Two patients underwent the surgery for revision of a failed prior arthroplasty procedure; both required removal of spacer implants (one silastic and the other metallic), while three patients had undergone prior carpal tunnel release.
Among the 66 patients with a minimum of 3 months of follow-up, 2 patients (3%) developed complications: one patient developed an early superficial infection that required treatment with oral antibiotics, and one patient had a recurrence of pain at the operative site and required periodic steroid injections for symptoms control.

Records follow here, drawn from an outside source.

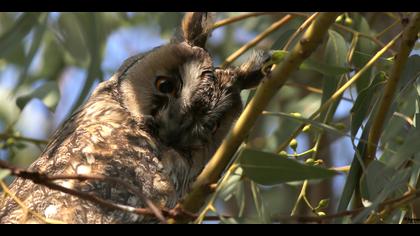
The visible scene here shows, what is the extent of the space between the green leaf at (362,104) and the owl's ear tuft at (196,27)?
0.98 metres

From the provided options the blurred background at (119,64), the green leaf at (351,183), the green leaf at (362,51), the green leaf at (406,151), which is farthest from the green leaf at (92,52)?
the green leaf at (406,151)

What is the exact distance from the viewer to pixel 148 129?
10.6 ft

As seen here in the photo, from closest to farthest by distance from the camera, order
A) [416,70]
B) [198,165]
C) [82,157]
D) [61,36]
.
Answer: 1. [416,70]
2. [82,157]
3. [198,165]
4. [61,36]

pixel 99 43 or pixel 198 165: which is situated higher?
pixel 99 43

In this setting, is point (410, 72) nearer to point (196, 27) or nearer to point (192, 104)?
point (192, 104)

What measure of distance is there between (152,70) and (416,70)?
3.82 feet

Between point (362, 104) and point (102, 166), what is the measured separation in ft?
3.28

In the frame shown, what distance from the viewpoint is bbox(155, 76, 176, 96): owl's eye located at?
323 cm

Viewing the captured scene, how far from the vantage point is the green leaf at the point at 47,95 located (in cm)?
320

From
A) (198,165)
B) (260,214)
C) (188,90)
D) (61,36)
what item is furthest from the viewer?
(61,36)

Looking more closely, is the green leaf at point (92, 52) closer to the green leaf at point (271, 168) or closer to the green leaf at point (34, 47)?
the green leaf at point (34, 47)
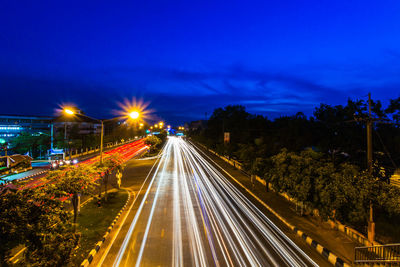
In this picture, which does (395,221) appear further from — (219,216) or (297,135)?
(297,135)

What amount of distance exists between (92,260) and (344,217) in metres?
11.1

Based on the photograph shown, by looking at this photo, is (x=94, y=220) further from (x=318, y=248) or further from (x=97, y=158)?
(x=97, y=158)

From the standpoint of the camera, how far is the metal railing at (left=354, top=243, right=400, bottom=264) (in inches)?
346

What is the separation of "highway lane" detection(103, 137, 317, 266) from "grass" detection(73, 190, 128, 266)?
105 centimetres

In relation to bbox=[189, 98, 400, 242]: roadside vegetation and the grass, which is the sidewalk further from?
the grass

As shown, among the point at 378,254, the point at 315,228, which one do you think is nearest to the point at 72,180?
the point at 315,228

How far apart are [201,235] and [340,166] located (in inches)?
404

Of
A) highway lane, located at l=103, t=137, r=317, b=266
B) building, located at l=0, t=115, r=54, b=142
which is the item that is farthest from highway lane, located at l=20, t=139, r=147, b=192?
building, located at l=0, t=115, r=54, b=142

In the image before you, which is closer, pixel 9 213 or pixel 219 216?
pixel 9 213

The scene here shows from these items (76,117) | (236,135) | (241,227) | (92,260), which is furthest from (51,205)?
(76,117)

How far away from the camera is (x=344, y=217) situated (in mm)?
10641

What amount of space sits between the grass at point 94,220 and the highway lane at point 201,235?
1.05 metres

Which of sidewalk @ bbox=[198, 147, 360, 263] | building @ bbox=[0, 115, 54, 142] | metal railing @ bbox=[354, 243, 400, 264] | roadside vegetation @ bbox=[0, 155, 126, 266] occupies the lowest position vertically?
sidewalk @ bbox=[198, 147, 360, 263]

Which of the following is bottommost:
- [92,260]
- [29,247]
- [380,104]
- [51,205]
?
[92,260]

With regard to functional outcomes, 65 patients were available for analysis of preoperative and postoperative grip strength dynamometry. Grip strength measurements in the operated hand had returned to the preoperative measurement by the 3 months mark: Preoperative: 40.7lbs ± 22.1, as compared with 3 months postoperative: 40.5lbs ± 20.0 (p = 0.56).
Analysis of the nine patients who had dynamometry scoring more than 13 months from surgery showed a significant increase in grip strength in the operated hand from a mean of 40.7 lbs ± 22.1 to 54.7 lbs ± 24.1 (p = 0.03). In these same nine patients, the grip strength measurements in both hands were also not significantly different from each other beyond 13 months.
Analysis of functional scores showed decreases in the following scores ([Table 1]): DASH, DASH/QuickDASH9, Boston/Levine-Katz questionnaire symptom severity score (SSS), Boston/Levine-Katz questionnaire functional status scores. Reductions in the each of the scores listed indicate a reduction in disability, symptom severity, or functional impairment.
Abbreviations: DASH, disabilities of the arm shoulder and hand; FSS, functional severity score; QDASH9, QuickDASH9; SD, standard deviation; SSS, symptoms severity score.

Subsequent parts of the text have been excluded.